» Brief:
Write out exactly the lines running from the one with "How distantly are" to the end of the data, including both of those lines and excluding pictures.

» Record extracts:
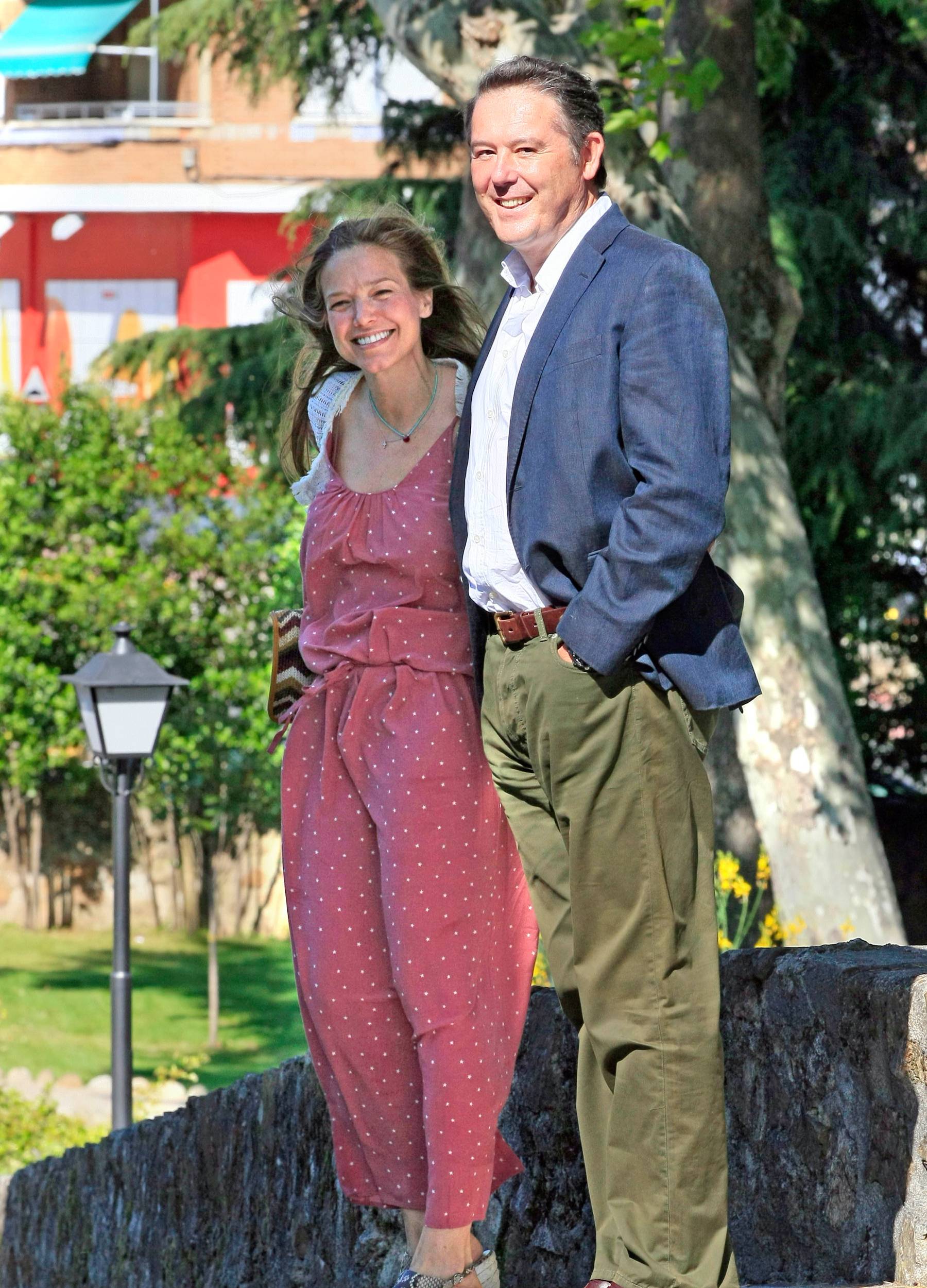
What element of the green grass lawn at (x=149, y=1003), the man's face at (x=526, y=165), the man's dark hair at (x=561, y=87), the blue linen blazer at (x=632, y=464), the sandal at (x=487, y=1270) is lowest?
the green grass lawn at (x=149, y=1003)

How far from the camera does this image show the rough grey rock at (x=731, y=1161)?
123 inches

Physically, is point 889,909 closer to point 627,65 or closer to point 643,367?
point 627,65

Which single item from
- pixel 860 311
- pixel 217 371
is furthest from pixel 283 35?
pixel 860 311

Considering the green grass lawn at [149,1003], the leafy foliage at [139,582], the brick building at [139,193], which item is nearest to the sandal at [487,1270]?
the green grass lawn at [149,1003]

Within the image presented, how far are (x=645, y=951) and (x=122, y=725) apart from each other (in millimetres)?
6246

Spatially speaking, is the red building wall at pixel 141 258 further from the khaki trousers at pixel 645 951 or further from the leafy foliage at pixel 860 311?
the khaki trousers at pixel 645 951

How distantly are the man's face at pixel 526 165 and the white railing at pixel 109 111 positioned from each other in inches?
852

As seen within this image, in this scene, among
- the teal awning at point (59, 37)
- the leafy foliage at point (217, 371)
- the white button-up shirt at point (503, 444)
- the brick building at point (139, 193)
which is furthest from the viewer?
the brick building at point (139, 193)

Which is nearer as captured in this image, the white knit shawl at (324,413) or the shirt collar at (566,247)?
the shirt collar at (566,247)

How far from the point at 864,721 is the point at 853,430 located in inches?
116

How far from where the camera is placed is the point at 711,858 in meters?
2.82

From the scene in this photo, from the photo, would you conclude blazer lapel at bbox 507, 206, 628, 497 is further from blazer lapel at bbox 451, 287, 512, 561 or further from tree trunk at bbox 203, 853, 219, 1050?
tree trunk at bbox 203, 853, 219, 1050

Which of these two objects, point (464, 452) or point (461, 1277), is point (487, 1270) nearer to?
point (461, 1277)

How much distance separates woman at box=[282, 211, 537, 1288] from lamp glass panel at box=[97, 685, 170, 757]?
5353 millimetres
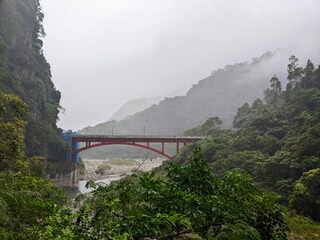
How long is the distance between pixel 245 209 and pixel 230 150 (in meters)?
28.4

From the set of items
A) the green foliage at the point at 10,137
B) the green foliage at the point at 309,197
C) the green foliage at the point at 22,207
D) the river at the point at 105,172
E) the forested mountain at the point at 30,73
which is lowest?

» Response below:
How distantly are the man's face at pixel 526 165 and the white railing at pixel 109 111 positioned from each other in inches?
852

As seen within this image, in this scene, among
- the teal awning at point (59, 37)
- the leafy foliage at point (217, 371)
- the white button-up shirt at point (503, 444)
- the brick building at point (139, 193)
which is furthest from the viewer?
the brick building at point (139, 193)

Which is nearer as captured in this image, the white knit shawl at (324,413) or the shirt collar at (566,247)?
the shirt collar at (566,247)

How far from the point at 864,721 is the point at 853,430 located in inches?
116

How far from where the camera is placed is the point at 711,858 in meters?
2.82

From the scene in this photo, from the photo, would you conclude blazer lapel at bbox 507, 206, 628, 497 is further from blazer lapel at bbox 451, 287, 512, 561 or further from tree trunk at bbox 203, 853, 219, 1050?
tree trunk at bbox 203, 853, 219, 1050

Which of these two objects, point (464, 452) or point (461, 1277), is point (487, 1270) nearer to?
point (461, 1277)

How much distance separates woman at box=[282, 211, 537, 1288] from lamp glass panel at box=[97, 685, 170, 757]?
5353 millimetres
How long is the distance between pixel 245 209 and pixel 230 150 (in meters)?
28.4

From the set of items
A) the green foliage at the point at 10,137
B) the green foliage at the point at 309,197
C) the green foliage at the point at 22,207
D) the river at the point at 105,172
E) the forested mountain at the point at 30,73
which is lowest?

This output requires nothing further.